Therefore, to overcome the issues with the existing models, a framework based on transfer learning is proposed in this paper to classify COVID-19 infected patients.
3. Dataset
The proposed work deals with COVID-19 detection using lung CT-scans. Angelov et al prepared a lung CT scan image dataset [27] that has two classes, COVID and non-COVID, by collecting real patient CT-scans from the hospitals of São Paulo, Brazil. It is publicly available at www.kaggle.com/plameneduardo/sarscov2-ctscan-dataset. A total of 2481 CT-scan images are used for training and testing purposes. The SAR-CoV-2 CT-scan dataset contains 1252 CT scans of COVID-19-positive patients and 1229 CT scans that belong to COVID-19 negative patients. Figure 1 represents a sample of the lung CT scan images in the dataset. The database was split using a ratio of 8:2 for training and testing purposes.
4. Methodology
A simple two-dimensional DL framework based on CT-scan images using transfer learning is developed and called KarNet. Transfer learning is popular for building a model in a short time span with a minimal dataset.
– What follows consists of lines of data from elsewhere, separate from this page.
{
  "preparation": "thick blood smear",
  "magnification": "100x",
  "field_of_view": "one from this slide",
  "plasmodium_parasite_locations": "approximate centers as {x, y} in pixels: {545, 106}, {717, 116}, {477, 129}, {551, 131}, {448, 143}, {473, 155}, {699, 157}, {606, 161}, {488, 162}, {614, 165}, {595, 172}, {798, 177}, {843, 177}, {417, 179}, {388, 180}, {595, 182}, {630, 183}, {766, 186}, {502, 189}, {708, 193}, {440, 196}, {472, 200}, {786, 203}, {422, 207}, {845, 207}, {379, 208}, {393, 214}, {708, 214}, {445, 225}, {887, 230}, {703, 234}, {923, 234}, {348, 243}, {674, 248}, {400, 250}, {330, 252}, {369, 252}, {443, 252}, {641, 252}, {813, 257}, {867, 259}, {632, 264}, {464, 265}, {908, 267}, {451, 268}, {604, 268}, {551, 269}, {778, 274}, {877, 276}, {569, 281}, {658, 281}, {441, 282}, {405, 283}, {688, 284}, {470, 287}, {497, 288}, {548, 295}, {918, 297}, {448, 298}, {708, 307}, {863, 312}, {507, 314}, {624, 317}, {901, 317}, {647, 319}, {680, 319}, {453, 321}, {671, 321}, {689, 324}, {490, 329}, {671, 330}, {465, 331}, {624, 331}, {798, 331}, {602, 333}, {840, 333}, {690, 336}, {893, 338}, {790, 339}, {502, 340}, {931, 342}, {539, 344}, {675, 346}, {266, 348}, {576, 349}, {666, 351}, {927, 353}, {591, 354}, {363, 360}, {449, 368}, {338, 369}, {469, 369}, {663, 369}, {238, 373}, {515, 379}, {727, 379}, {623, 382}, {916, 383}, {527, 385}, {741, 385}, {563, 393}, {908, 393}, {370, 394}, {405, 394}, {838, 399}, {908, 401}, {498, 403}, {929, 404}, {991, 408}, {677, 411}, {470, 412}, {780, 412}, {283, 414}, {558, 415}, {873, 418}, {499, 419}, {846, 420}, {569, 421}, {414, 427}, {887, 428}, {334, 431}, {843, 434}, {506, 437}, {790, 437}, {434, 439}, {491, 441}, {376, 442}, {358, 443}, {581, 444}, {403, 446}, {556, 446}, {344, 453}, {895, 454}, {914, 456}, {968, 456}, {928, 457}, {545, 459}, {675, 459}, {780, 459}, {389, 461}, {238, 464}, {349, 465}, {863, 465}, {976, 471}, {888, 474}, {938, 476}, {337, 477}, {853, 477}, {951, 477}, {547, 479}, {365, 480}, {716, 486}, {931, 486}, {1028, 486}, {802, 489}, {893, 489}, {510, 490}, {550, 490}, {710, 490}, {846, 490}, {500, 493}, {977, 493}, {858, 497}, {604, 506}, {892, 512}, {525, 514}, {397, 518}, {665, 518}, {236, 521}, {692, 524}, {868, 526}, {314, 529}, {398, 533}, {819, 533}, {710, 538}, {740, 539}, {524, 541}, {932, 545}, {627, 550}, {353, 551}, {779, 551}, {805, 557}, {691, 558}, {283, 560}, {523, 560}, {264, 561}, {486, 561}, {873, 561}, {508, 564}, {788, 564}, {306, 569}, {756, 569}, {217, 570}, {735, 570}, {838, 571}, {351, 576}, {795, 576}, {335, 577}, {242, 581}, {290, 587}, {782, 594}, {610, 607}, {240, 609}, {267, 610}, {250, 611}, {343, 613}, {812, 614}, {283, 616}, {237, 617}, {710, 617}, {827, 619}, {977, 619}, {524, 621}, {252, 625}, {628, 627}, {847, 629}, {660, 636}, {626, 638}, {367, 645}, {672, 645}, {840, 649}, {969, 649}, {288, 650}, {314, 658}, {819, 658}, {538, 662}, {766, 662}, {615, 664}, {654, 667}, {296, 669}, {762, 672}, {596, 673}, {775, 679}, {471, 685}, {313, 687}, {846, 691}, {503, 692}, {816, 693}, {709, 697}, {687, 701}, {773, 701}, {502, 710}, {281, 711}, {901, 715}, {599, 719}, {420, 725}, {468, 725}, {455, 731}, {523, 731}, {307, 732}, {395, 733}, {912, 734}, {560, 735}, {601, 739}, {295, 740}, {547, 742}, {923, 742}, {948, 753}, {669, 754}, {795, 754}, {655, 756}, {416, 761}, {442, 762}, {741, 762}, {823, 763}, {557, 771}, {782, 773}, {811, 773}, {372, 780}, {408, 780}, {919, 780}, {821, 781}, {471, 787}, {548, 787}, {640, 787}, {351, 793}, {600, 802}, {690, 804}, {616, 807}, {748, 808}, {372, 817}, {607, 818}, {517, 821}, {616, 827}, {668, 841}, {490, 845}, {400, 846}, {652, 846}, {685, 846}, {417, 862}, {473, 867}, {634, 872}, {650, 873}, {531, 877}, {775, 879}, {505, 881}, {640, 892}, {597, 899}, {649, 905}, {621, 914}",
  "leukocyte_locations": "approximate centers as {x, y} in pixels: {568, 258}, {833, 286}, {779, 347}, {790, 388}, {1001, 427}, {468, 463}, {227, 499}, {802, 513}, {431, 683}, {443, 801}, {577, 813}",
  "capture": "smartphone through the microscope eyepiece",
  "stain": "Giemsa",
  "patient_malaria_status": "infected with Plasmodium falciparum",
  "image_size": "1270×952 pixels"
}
In the proposed work, data augmentation removed the need for a large lung CT scan dataset. The study was attempted in three phases to achieve the highest possible accuracy: data pre-processing, feature extraction, and binary classification. In this work, four pre-trained models were used as the backbone, namely: DenseNet201 [28], MobileNet [29], ResNet50V2 [30] and VGG16 [31] and they were integrated with additional layers to evaluate each model's performance separately on augmented as well as unaugmented datasets. Previously, as described in the literature, Jaiswal et al [32] achieved accuracies of 96.25% and 95.45% on a test set of SAR-Cov-2 data [27] using DenseNet201 and VGG16, respectively. However, KarNet outperformed this score using the same dataset and even gave promising results with image augmentation. The architecture of the proposed methodology for detecting COVID-19 using lung CT-scan images is shown in figure 2.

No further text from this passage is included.